Онтология удержания, напротив, описывает те формы субъективности, речи, молчания, внимания, институций и медиальных практик, в которых чужое страдание не растворяется в шуме и не превращается в чистый ресурс для управления. Первая книга уже показала, что удержание — это способность субъекта выдержать промежуток между шоком и действием, не закрываясь и не растрачивая увиденное в мгновенной реакции. В настоящей монографии эта интуиция переносится на уровень мира: удержание мыслится как онтологическая характеристика форм жизни, которые позволяют различию и уязвимости другого оставаться действенными — через свидетельство, практики памяти, заботу о себе как условие сопротивления, формы противоповедения, распределение внимания, не сводимое к экономической выгоде.
«Дорожная карта» исследования в самых общих чертах такова.
— Сначала монография разворачивает онтологию безразличия:
— показывает, как голая жизнь, биополитика и некровласть задают фон, на котором одни жизни становятся «оплакиваемыми», а другие — техническим расходом;
— анализирует экономику внимания как устройство, превращающее чужое страдание в поток конкурирующих изображений, и объясняет, почему избыток видимости приводит к усталости, а не к действию;
— описывает цифровую войну и медиальные формы травмы как предельные проявления этого режима, где постоянная близость к насилию соседствует с систематическим бессилием и ускользанием ответственности.
— Затем книга формулирует онтологию удержания:
— возвращается к фигуре субъекта удержания, паузы, молчания, phronesis и complicity, помещая их в пространство биополитики и медиа;
— описывает заботу о себе и противоповедение как практики, позволяющие не раствориться в экономике внимания и не принять усталость от сострадания как норму;
— исследует формы свидетельства, памяти и институций, которые делают удержание не частной добродетелью, а возможной формой коллективной жизни.
— Наконец, монография связывает обе онтологии в систему критериев и практических ориентиров:
— формулирует признаки мира безразличия и мира удержания в конкретных политических и медийных ситуациях;
— задаёт метод анализа кейсов (войны, гуманитарные кризисы, кампании солидарности), позволяющий отличать краткий всплеск аффекта от подлинного удержания;
— очерчивает перспективу дальнейших исследований: к институциональной архитектуре удержания, к эстетике удерживающих форм, к сравнительной онтологии различных режимов внимания и памяти.

• Задания для выполнения:
- 1) Какие кейсы перечислены в тексте об онтологии удержания как материал для метода анализа?
- 2) Продолжите текст об онтологии удержания, начиная сразу после его последнего пункта.
Данные здесь никак не используются.

• Набор данных:
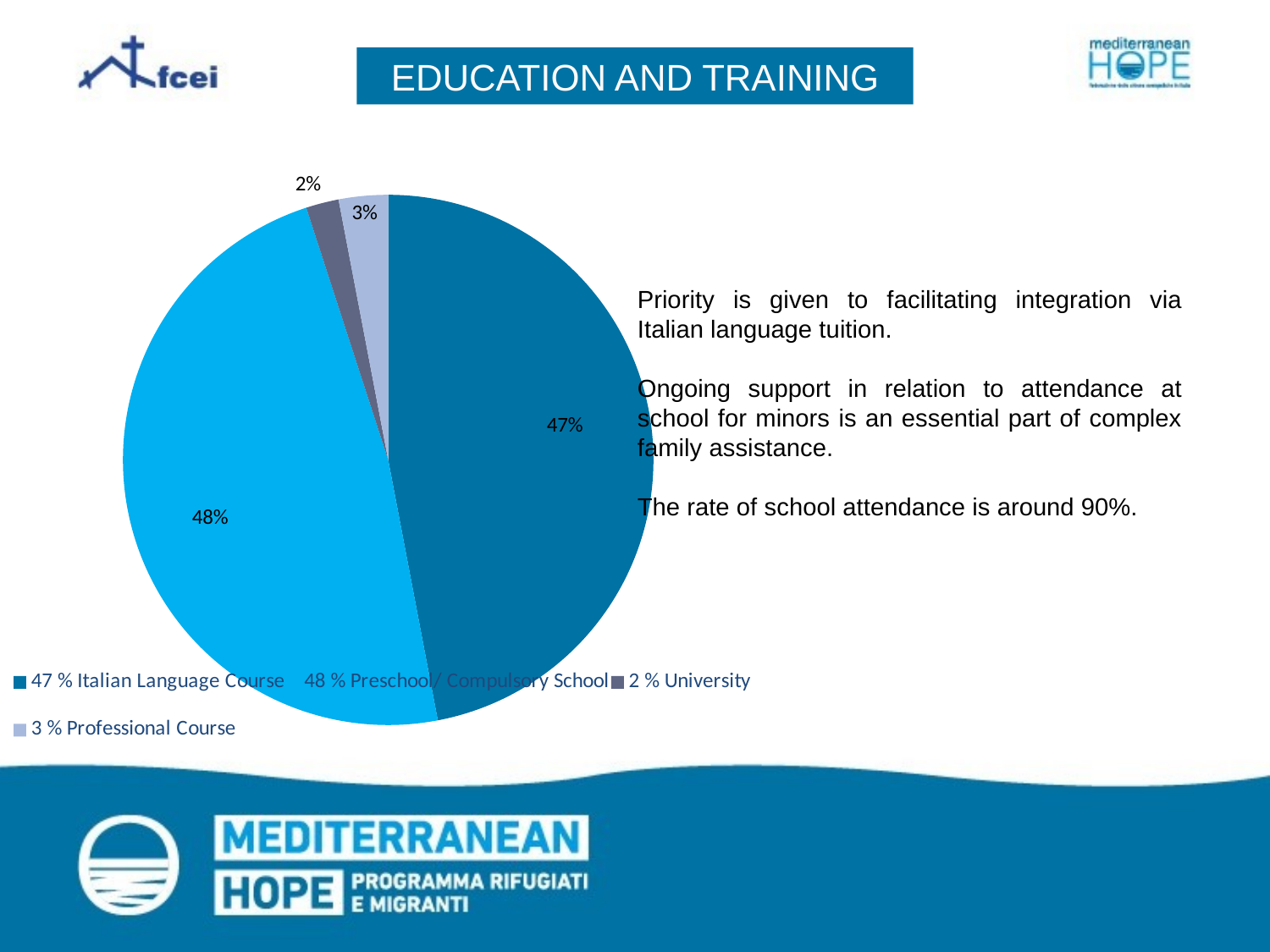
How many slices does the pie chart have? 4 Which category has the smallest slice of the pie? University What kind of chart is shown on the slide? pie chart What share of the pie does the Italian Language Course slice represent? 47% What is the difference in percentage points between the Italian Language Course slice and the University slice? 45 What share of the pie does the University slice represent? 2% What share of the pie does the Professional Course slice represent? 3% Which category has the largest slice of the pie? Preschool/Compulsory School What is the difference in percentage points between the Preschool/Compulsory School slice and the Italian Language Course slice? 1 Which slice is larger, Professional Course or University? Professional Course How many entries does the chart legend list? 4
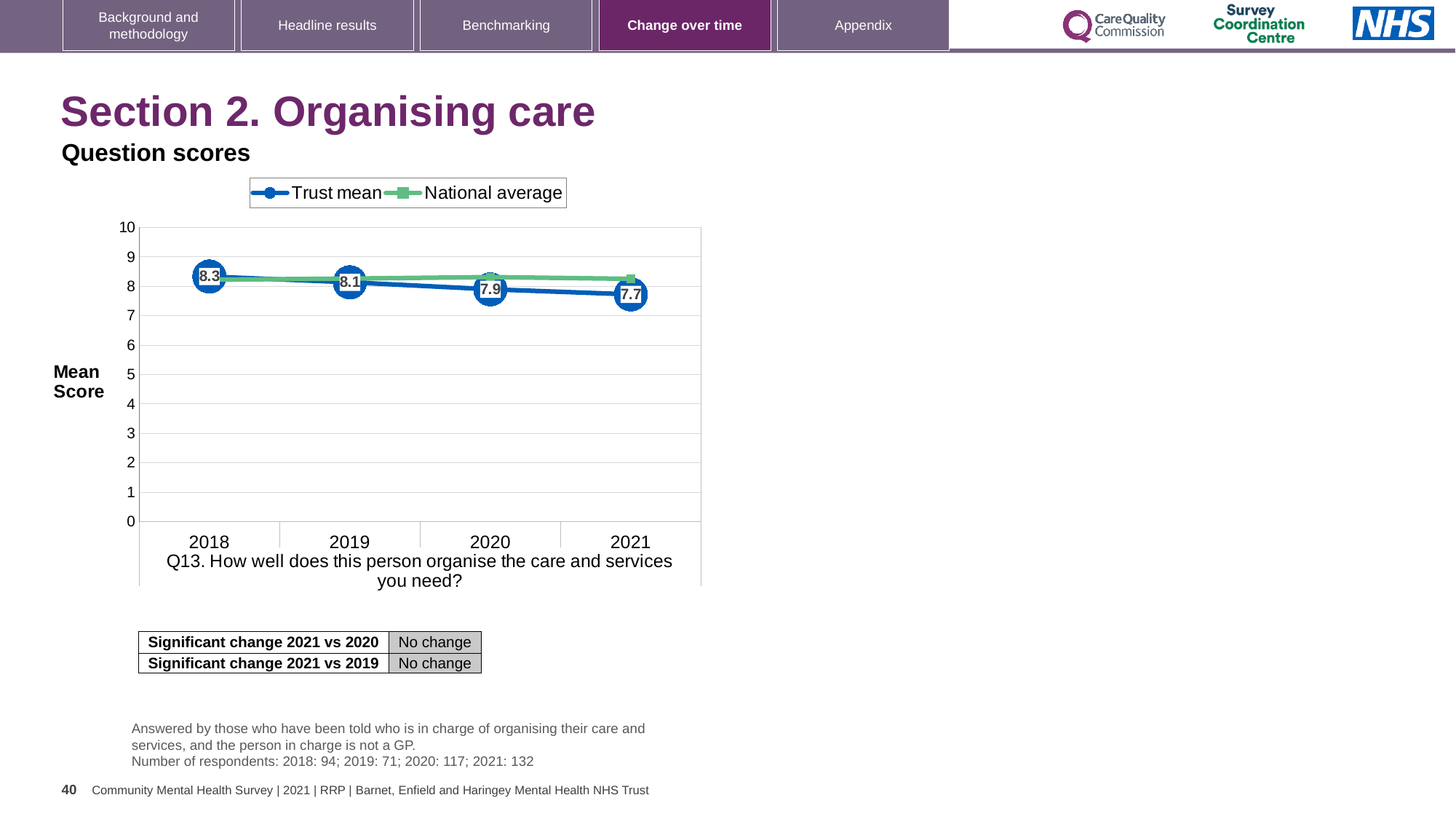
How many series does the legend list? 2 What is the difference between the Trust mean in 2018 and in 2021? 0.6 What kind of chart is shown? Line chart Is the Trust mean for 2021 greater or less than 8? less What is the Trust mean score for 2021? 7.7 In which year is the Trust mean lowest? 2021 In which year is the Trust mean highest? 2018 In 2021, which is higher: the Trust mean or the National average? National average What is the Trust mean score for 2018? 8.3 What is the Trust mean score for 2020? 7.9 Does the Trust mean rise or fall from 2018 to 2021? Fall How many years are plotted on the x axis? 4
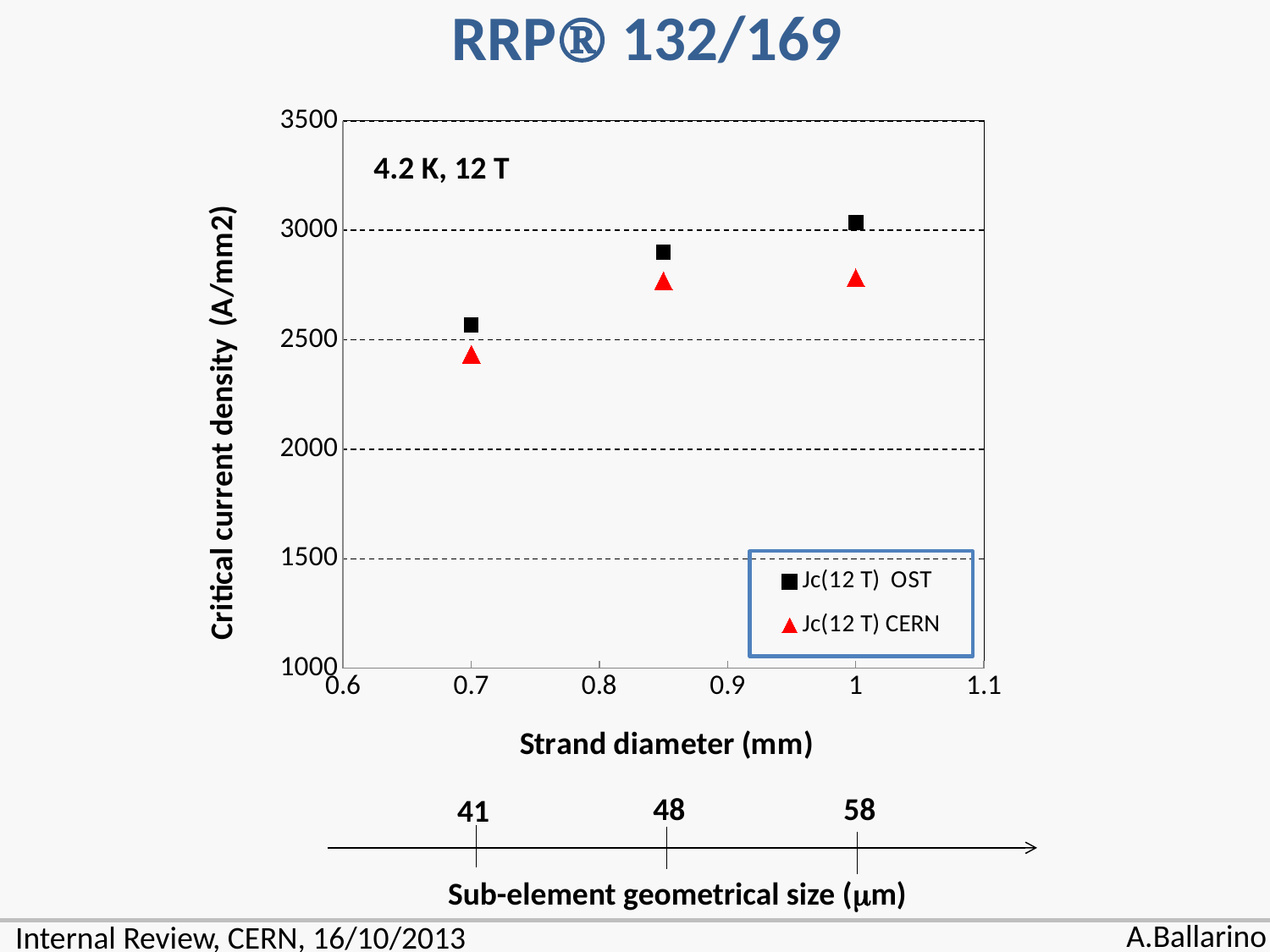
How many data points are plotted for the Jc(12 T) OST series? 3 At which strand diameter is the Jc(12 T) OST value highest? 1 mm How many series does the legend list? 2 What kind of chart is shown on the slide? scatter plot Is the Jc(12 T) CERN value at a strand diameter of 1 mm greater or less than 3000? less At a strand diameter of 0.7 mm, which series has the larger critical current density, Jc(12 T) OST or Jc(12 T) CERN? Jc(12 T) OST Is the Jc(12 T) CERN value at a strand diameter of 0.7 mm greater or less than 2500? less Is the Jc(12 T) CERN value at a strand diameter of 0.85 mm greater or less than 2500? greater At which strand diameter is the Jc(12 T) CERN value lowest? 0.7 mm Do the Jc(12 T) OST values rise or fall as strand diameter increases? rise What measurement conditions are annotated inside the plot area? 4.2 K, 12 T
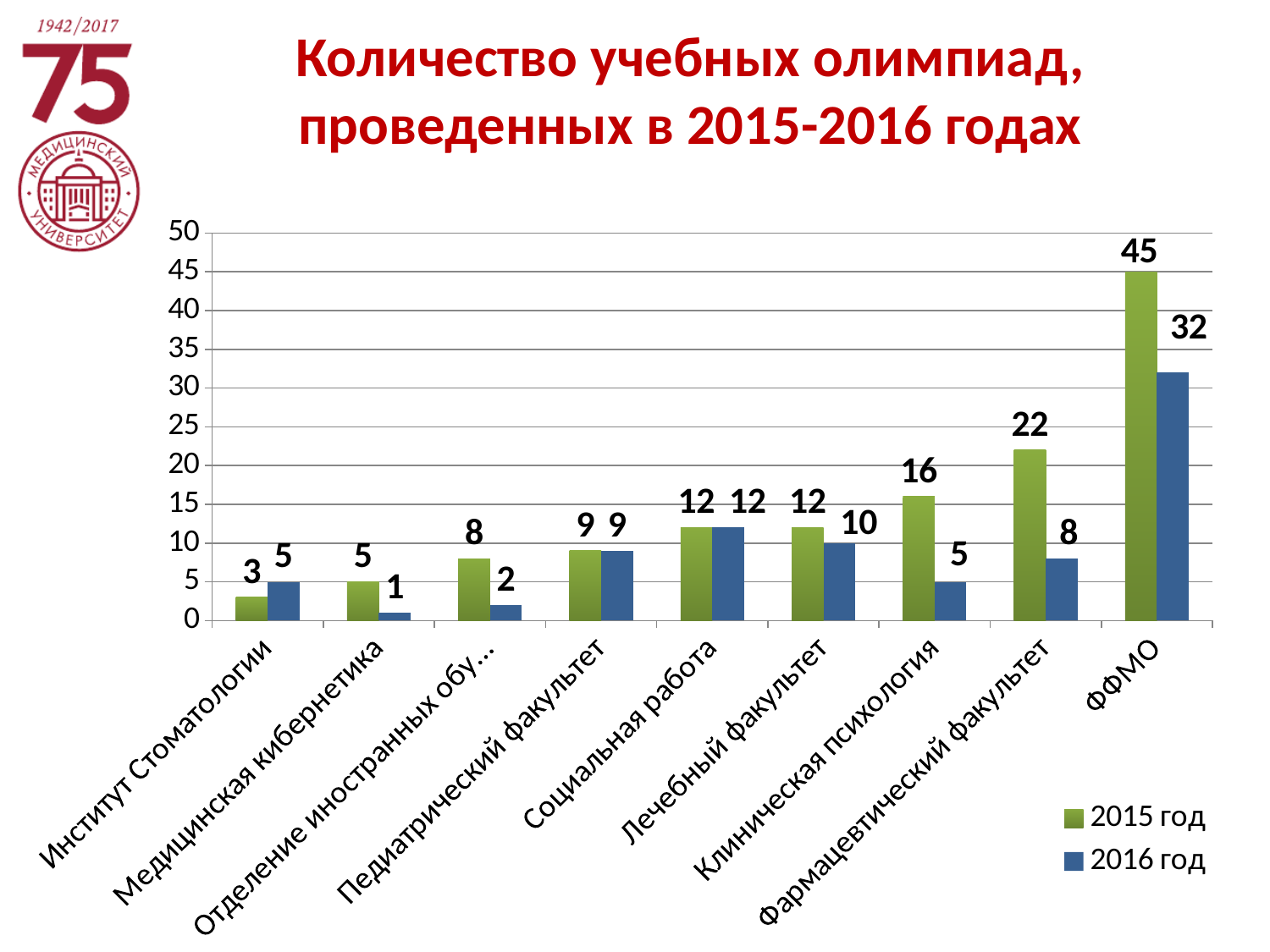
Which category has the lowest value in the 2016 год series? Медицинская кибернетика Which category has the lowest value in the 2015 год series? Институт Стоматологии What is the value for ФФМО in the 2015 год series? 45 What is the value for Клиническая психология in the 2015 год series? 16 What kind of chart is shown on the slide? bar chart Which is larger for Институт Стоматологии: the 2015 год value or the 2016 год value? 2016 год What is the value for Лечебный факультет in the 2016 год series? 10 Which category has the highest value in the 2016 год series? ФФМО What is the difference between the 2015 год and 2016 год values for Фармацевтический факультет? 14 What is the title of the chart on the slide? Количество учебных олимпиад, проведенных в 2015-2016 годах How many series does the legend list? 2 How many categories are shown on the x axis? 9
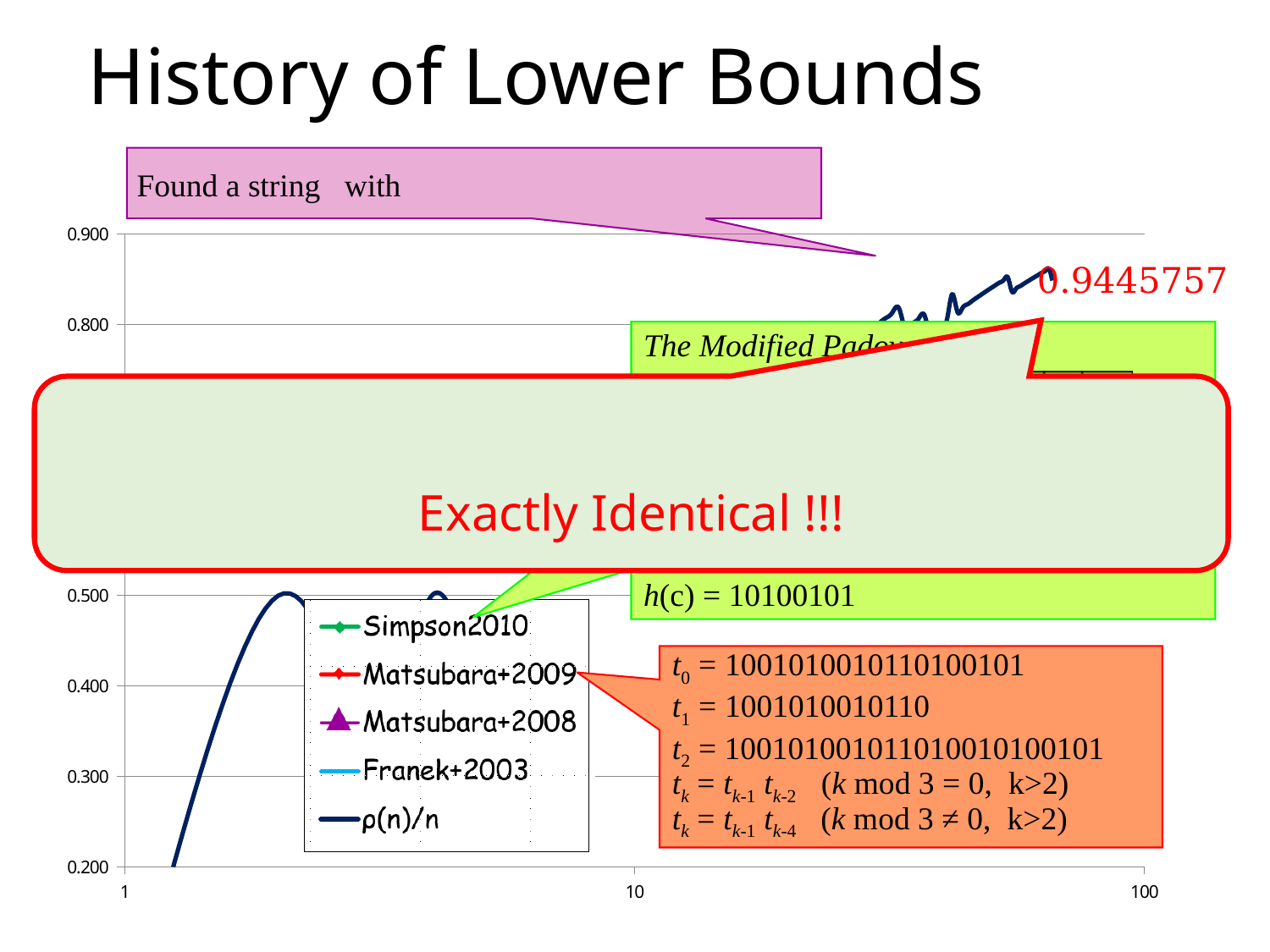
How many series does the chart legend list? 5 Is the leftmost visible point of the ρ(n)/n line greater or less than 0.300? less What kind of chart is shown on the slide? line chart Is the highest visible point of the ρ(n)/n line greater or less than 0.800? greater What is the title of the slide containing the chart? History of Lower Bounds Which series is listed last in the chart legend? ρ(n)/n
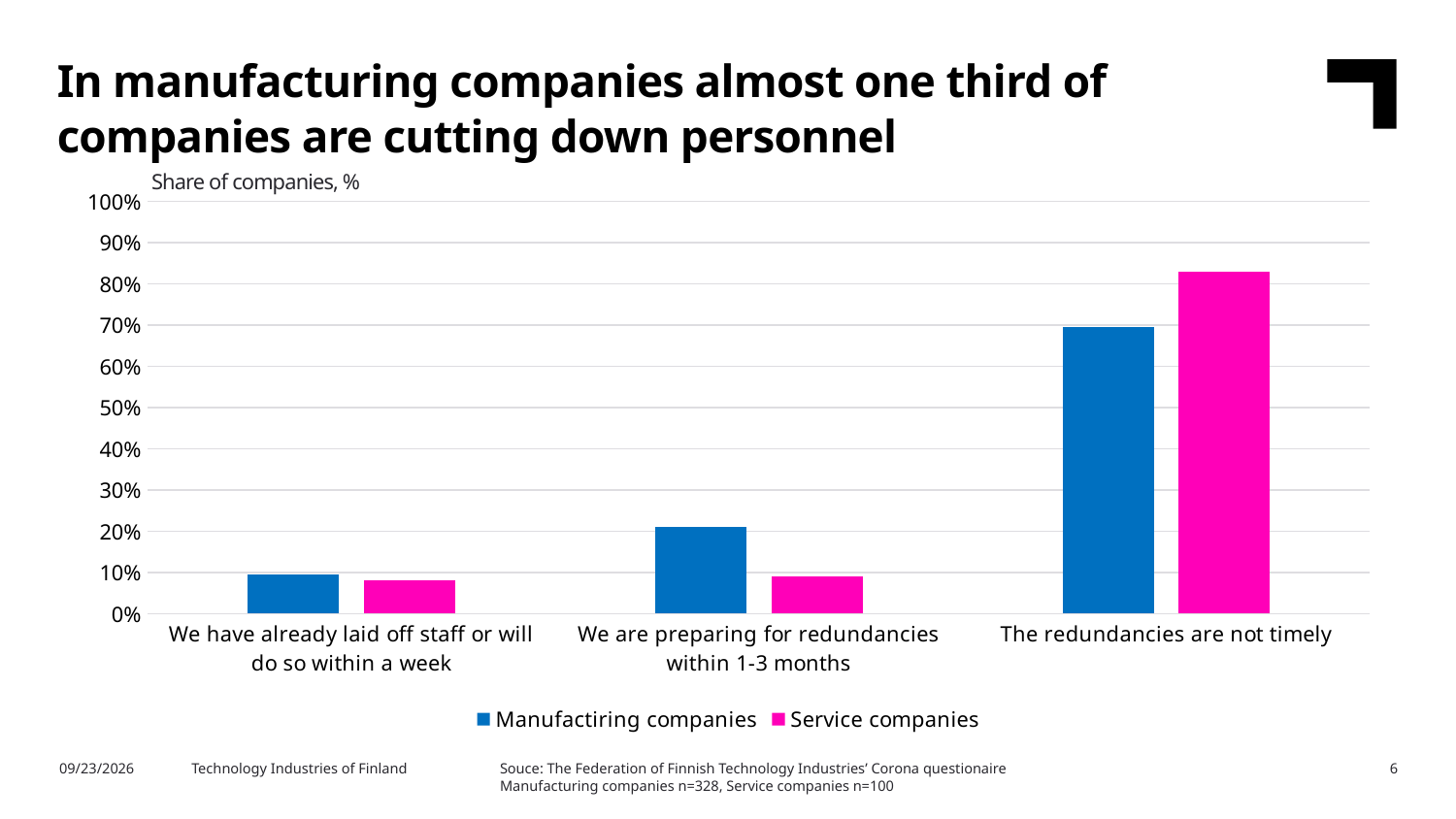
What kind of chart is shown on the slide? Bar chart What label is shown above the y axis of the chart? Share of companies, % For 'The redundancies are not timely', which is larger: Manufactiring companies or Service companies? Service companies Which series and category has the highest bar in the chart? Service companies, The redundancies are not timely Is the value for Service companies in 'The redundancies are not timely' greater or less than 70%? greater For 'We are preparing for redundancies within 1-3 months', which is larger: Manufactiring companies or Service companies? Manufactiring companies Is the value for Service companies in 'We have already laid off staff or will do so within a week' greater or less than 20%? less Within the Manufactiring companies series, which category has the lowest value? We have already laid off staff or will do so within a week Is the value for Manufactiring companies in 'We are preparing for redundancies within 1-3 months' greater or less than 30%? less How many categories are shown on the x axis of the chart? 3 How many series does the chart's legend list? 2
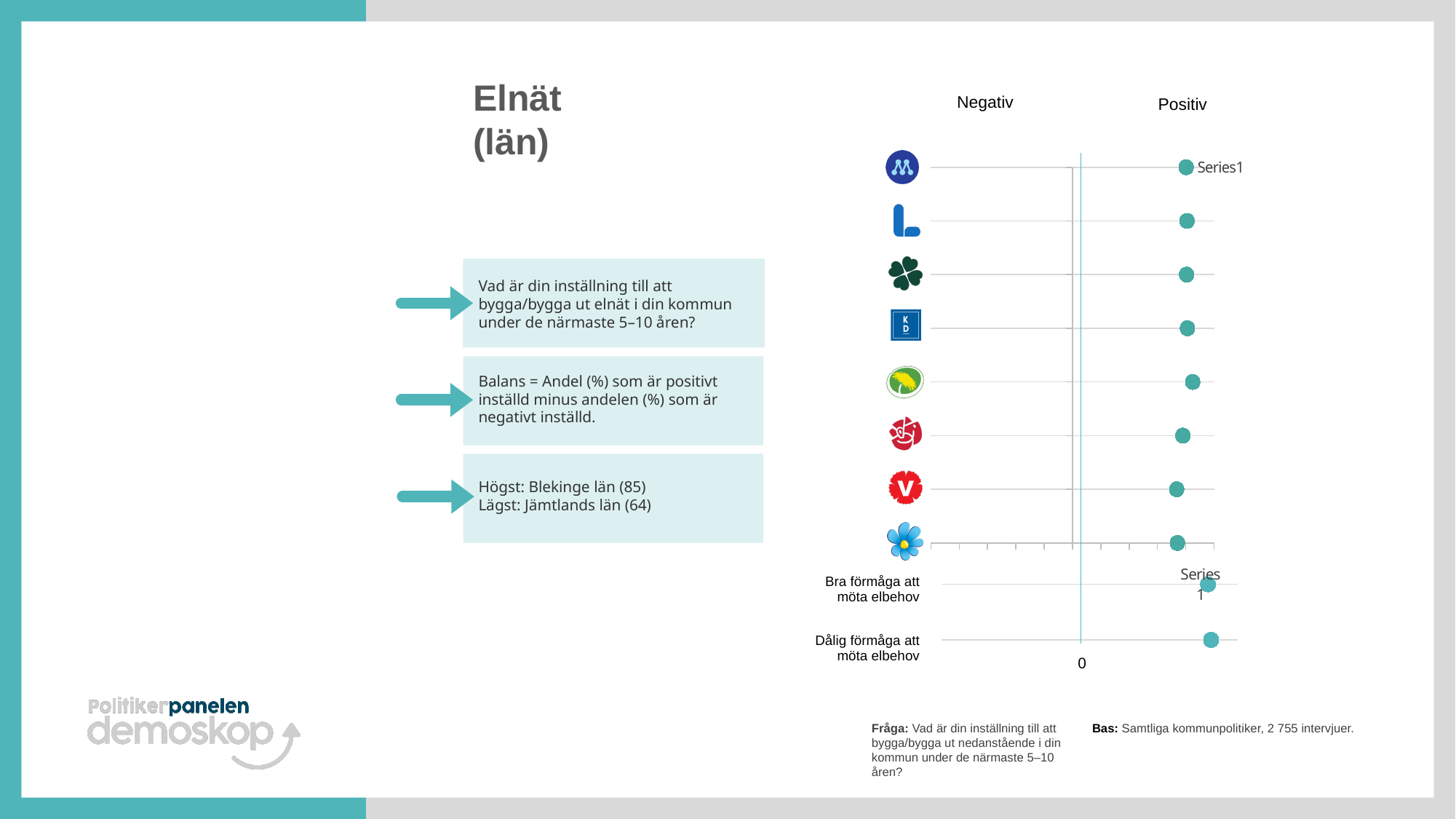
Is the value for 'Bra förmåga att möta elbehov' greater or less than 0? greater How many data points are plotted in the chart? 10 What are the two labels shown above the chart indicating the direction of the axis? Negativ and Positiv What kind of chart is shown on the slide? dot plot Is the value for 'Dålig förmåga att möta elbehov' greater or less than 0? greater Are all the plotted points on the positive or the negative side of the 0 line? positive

• Ответы по порядку:
- 1) Войны, гуманитарные кризисы, кампании солидарности.

- 2)
Таким образом, цель книги можно сформулировать в одном предложении: показать, как устроен мир, в котором безразличие стало структурной нормой, и одновременно наметить формы жизни, свидетельства, политики и медиа, в которых удержание чужой уязвимости остаётся возможным и может стать не исключением, а принципом.
2.2. Метод: сочетание онтологического анализа, философии свидетельства, критики медиа и биополитики
Монография строится как встреча четырёх методологических линий: онтологического анализа, философии свидетельства, критики медиа и критики биополитики. Их сочетание и задаёт специфический «оптико-методический» профиль исследования: речь идёт не о прикладной социологии медиа и не о чистой метафизике, а о попытке описать устройство мира, в котором безразличие стало возможной нормой, через то, как этот мир показывает, скрывает и перерабатывает чужую уязвимость.
Онтологический анализ в рамках этой книги означает не отвлечённую игру категориями, а настойчивый вопрос о том, что считается «существующим» и «значащим» в устроении нашего общего мира. Когда говорится об «онтологии безразличия», речь идёт о структуре того, что вообще попадает в поле реального: какие жизни признаются «жизнями», чьё страдание считается событием, а чьё — допустимым фоном, что понимается как случайность, а что — как необходимая цена. Онтологический метод здесь работает через последовательное разборы базовых фигур: голая жизнь, биовласть, некровласть, экономика внимания, цифровая война, усталость от сострадания, — с тем, чтобы показать их не как метафоры, а как устойчивые способы «собирания мира». Параллельно формируется позитивная онтология удержания: описание таких форм времени, памяти, речи, молчания, институций, в которых чужая уязвимость не проваливается в фон, а остаётся действующей.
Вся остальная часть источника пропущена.